Maras. La cultura de la violencia. Fotografías de Isabel Muñoz

Isabel Muñoz ha conseguido trabajar dentro de las cárceles en contacto directo con los presos y que cuenten sus historias a través de las marcas de su piel, de sus tatuajes y de sus cicatrices.

Desde el 20 de abril hasta el 27 de mayo. Entrada libre
De lunes a sábado de 11:00 a 20:00 h.
Domingos y festivos de 12:00 a 15:00 h.

Un viaje al infierno de las cárceles salvadoreñas

En este trabajo Isabel Muñoz ha logrado algo inusual, moverse dentro de las cárceles en contacto directo con los presos, y que éstos le cuenten sus historias en primera persona, a través de las marcas en su piel. El resultado es un catálogo en blanco y negro de rostros inquietantes, atrapadas en la telaraña de sus cuerpos tatuados: calaveras, cruces gamadas o tumbas cinceladas, representan unos códigos secretos que no entendemos, pero que nos perturban. Isabel Muñoz ha realizado su trabajo con humildad, pero también con curiosidad y respeto y, sobre todo, con una gran piedad por los personajes retratados en este verdadero infierno en la tierra.

La concepción de la muerte, como algo muy presente para los miembros de estas bandas, se refleja en una terrible imaginería, en la que el demonio y la propia muerte conviven con escenas de sexo y con referencias más personales, como retratos familiares o los nombres de las personas amadas, amén de todos los símbolos de identidad de su mara.
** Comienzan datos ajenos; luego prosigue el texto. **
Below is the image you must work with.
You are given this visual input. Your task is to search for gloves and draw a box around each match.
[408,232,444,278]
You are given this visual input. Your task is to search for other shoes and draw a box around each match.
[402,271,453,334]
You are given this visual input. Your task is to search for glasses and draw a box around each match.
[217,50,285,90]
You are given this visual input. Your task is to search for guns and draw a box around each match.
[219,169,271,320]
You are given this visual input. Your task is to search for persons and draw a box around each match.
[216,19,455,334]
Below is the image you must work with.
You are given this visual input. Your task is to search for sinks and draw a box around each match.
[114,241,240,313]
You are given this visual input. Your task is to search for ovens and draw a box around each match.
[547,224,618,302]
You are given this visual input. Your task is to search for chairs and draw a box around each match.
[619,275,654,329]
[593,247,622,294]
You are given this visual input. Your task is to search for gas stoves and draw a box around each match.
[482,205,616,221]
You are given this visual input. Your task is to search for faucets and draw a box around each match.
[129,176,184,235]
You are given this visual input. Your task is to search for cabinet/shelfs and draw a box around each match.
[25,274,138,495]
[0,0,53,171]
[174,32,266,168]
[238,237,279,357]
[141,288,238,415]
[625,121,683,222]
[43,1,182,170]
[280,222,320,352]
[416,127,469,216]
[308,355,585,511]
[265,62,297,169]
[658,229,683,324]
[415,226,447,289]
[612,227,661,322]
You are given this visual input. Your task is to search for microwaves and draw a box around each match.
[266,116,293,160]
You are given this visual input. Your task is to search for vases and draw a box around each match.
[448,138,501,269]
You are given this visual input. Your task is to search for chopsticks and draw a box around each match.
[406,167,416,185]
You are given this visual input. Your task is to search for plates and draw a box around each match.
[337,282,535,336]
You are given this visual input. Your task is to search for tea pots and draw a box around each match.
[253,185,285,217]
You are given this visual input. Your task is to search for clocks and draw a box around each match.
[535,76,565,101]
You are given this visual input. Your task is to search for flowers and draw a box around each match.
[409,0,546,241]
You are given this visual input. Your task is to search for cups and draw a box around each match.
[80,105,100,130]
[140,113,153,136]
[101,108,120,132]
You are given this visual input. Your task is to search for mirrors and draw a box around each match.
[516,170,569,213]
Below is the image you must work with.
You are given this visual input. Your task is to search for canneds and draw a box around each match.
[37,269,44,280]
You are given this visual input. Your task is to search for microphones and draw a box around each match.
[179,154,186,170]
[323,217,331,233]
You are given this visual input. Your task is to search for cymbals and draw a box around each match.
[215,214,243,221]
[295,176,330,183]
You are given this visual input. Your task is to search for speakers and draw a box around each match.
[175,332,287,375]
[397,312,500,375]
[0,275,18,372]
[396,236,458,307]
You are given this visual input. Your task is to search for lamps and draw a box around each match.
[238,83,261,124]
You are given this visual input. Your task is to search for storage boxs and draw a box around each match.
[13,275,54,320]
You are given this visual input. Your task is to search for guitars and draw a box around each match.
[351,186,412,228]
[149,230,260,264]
Estas sesenta fotografías muestran algo más que la tiniebla siniestra de unos rostros que nos miran desafiantes, interrogándonos. También representan el currículum violento de los pandilleros, su fe de vida criminal, escrita en forma de dragones, pájaros o imágenes religiosas.

Enlaza este tema con el más conocido de la fotógrafa catalana afincada en Madrid, el de las tribus etíopes, que cuentan con su propia estética para mostrar quiénes son a través de la manera de adornar su cuerpo. Esta característica tribal es la misma que Isabel Muñoz encontró en la mara salvadoreña, como un lenguaje descifrable tan sólo por los que pertenecen a ella.

Isabel Muñoz no ha llegado por casualidad a las cárceles donde se hacinan centenares de delincuentes en El Salvador. Ya nos había dejado un testimonio de su mirada a los desfavorecidos en trabajos anteriores, como los dedicados a las niñas prostituidas de Camboya o la devastación producida por los terremotos de Bam.

En paralelo a la exposición se celebrarán unas jornadas en torno a la violencia y a la aparición del fenómeno de las pandillas en El Salvador y otras naciones centroamericanas, con el fin de intentar descifrar cuáles son los condicionantes sociales y económicos en los que aquellas se producen.